══ Given entries
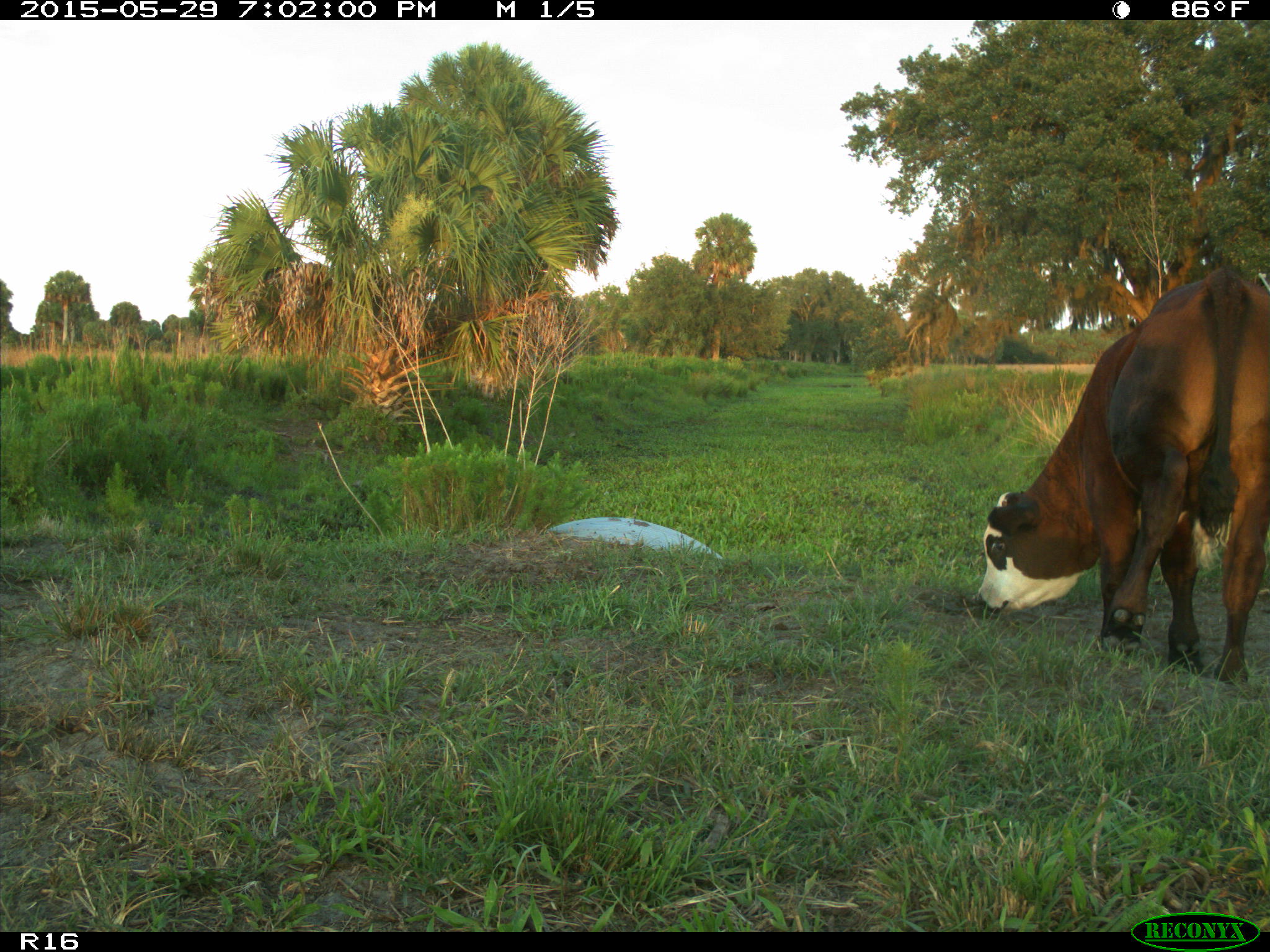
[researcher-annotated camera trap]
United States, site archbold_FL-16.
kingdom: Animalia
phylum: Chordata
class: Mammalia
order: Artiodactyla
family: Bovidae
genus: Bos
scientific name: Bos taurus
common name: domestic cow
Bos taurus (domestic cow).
════
> [Work request]:
Can you quote exactly the lines from the one containing "United States, site archbold_FL-16." through the last line of the records above, and nothing else?

> [Response]:
United States, site archbold_FL-16.
kingdom: Animalia
phylum: Chordata
class: Mammalia
order: Artiodactyla
family: Bovidae
genus: Bos
scientific name: Bos taurus
common name: domestic cow
Bos taurus (domestic cow).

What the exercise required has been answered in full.